Just wondering , I use Amazon.ca and there is not a spot on there for the 
combo that you are giving as a deal. Is there a way for you to do this on Amazon.ca

*"Inkbird WiFi Food Thermometer IBBQ-4T & Non Contact Laser Temperature Gun Thermometers, Graph Timer Alarm Calibration 4 Color Probes,"*

When I ordered my first IBBQ-4T you put on amazon.ca with almost the same deal as the US site. So I am ok if you can do that . I just do not 
want to pay so much in shipping when I order from the US Amazon. I understand the difference in price because of the exchange rate in our moneys

Please let me know

Thank you
David     DRKsmoking


----------



## Inkbirdbbq (Aug 29, 2021)

DRKsmoking said:


> Hello Inkbirdbbq
> 
> Just wondering , I use Amazon.ca and there is not a spot on there for the
> combo that you are giving as a deal. Is there a way for you to do this on Amazon.ca
> ...


Hi friend, the product only for US
kelly


----------



## Inkbirdbbq (Aug 29, 2021)

DRKsmoking said:


> Steve I understand that where I am in Canada that most of the deals are for USA members. So I kind of understand different country different logistics.
> 
> BUT it  just should not be this much of a problem. They put up the deal  for you guys as they
> are a sponsor for this Forum. They should  be the ones trying to fix this and making sure their links work right
> ...


Hi friend, the product only for US
kelly


----------



## Inkbirdbbq (Aug 29, 2021)

Steve H said:


> I ordered from the link you provided at the top of the page for the  IBBQ-4T and Laser Temperature Gun.
> But got this instead instead..
> Nevermind. It's not worth the hassle.
> View attachment 508985


Hi friend, After we received your message, we immediately checked your purchase order. Your order shows that you purchased IBT-4XS and IHT-1P instead of the  IBBQ-4T and Laser Temperature Gun.  Maybe you bought the wrong one .
Kelly


----------



## Steve H (Aug 30, 2021)

Inkbirdbbq said:


> Hi friend, After we received your message, we immediately checked your purchase order. Your order shows that you purchased IBT-4XS and IHT-1P instead of the  IBBQ-4T and Laser Temperature Gun.  Maybe you bought the wrong one .
> Kelly



No, I used the link that was provided on this thread. It showed the right items on Amazon. And the initial order showed the right items. But I got the wrong items. Like I said. Nevermind. It isn't worth all this trouble.


----------



## DRKsmoking (Aug 30, 2021)

> Inkbirdbbq said:
> Hi friend, After we received your message, we immediately checked your purchase order. Your order shows that you purchased IBT-4XS and IHT-1P instead of the IBBQ-4T and Laser Temperature Gun. Maybe you bought the wrong one .
> Kelly


N o, I used the link that was provided on this thread. It showed the right items on Amazon. And the initial order showed the right items. But I got the wrong items.

Steve



The link on the first day you posted it was in the post one way as a line link , there was an issue with it for me also as it went right to amazon .ca but it showed a different product
Than once a couple people mentioned this on here , 3 days later the link was changed by you inkbird as a picture link on your new post. When I clicked on it now /than it took me right to US amazon, and I could order it but there was a large shipping cost . So I went no further. So I think the problem is at your end for linking the wrong product to the wrong link you posted. Not us ordering the wrong item.

Just my thoughts

David


----------



## Steve H (Aug 30, 2021)

DRKsmoking said:


> N o, I used the link that was provided on this thread. It showed the right items on Amazon. And the initial order showed the right items. But I got the wrong items.
> 
> Steve
> 
> ...



That's what I've been trying to tell them too. Oh well.


----------



## DRKsmoking (Aug 30, 2021)

Steve H said:


> That's what I've been trying to tell them too. Oh well.

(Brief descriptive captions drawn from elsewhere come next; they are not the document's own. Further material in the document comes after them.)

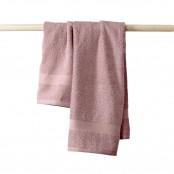 Set ospite 40x60 cm +  asciugamano 60x110 cm rosa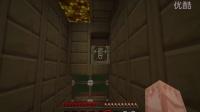【DN我的世界】 Minecraft - 解密地图 - 为...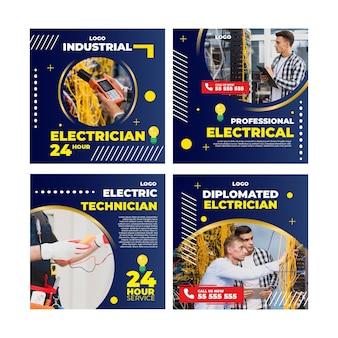 Publicación de instagram de electricista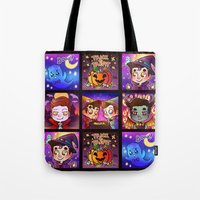 klaine Tote Bags featuring Trick or treat. by Sunshunes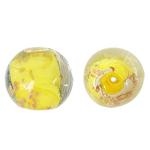 Goldsand Lampwork Perlen, rund, gelb, 15mm, Bohrung:ca. 1.5mm, 100PCs/Tasche, verkauft von Tasche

I know Steve thats why I posted this , I am not paying that much for shipping, and I understand, I'm in a different country. I just wanted them to
realize that they messed up . Not you, because I followed the same links as you . And they were all wrong until they came back and changed the first link

just wanted to keep this fresh so they see it, fingers crossed they understand people make mistakes ...even them


David


----------



## Steve H (Aug 30, 2021)

DRKsmoking said:


> I know Steve thats why I posted this , I am not paying that much for shipping, and I understand, I'm in a different country. I just wanted them to
> realize that they messed up . Not you, because I followed the same links as you . And they were all wrong until they came back and changed the first link
> 
> just wanted to keep this fresh so they see it, fingers crossed they understand people make mistakes ...even them
> ...



Appreciate it. Ordered it again using the link provided. Hopefully it'll come this time.  I guess I'll gift the wrong items. I already have those. Still loyal to InkBird. Just discouraged.


----------



## DRKsmoking (Aug 30, 2021)

Steve H said:


> Appreciate it. Ordered it again using the link provided. Hopefully it'll come this time.  I guess I'll gift the wrong items. I already have those. Still loyal to InkBird. Just discouraged.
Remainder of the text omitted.